Records of scene-based questions:
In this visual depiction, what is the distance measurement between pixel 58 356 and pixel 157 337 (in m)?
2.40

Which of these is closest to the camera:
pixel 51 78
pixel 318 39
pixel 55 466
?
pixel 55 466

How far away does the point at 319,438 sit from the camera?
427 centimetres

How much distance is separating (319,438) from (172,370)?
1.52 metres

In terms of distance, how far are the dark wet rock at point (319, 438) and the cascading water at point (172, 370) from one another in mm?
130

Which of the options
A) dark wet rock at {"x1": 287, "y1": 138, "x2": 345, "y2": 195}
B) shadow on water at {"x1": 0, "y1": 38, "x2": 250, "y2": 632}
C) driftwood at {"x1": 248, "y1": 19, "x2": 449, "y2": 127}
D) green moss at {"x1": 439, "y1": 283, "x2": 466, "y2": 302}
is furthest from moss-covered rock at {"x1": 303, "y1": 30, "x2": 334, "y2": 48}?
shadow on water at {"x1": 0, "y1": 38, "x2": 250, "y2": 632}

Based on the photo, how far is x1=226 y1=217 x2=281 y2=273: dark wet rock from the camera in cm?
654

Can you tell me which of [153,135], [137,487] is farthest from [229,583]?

Aim of the task: Repeat only what runs from the line holding "Which of these" to the end of the data, keeping every line exactly as written, first and last included.

Reply to the task:
Which of these is closest to the camera:
pixel 51 78
pixel 318 39
pixel 55 466
?
pixel 55 466

How far away does the point at 319,438 sit from the camera?
427 centimetres

How much distance is separating (319,438) from (172,370)?
1.52 metres

In terms of distance, how far are the dark wet rock at point (319, 438) and the cascading water at point (172, 370) from one another in mm?
130

Which of the options
A) dark wet rock at {"x1": 287, "y1": 138, "x2": 345, "y2": 195}
B) shadow on water at {"x1": 0, "y1": 38, "x2": 250, "y2": 632}
C) driftwood at {"x1": 248, "y1": 19, "x2": 449, "y2": 127}
D) green moss at {"x1": 439, "y1": 283, "x2": 466, "y2": 302}
is furthest from moss-covered rock at {"x1": 303, "y1": 30, "x2": 334, "y2": 48}?
shadow on water at {"x1": 0, "y1": 38, "x2": 250, "y2": 632}

Based on the photo, how far is x1=226 y1=217 x2=281 y2=273: dark wet rock from the camera in cm?
654

Can you tell me which of [153,135], [137,487] is farthest from [229,583]?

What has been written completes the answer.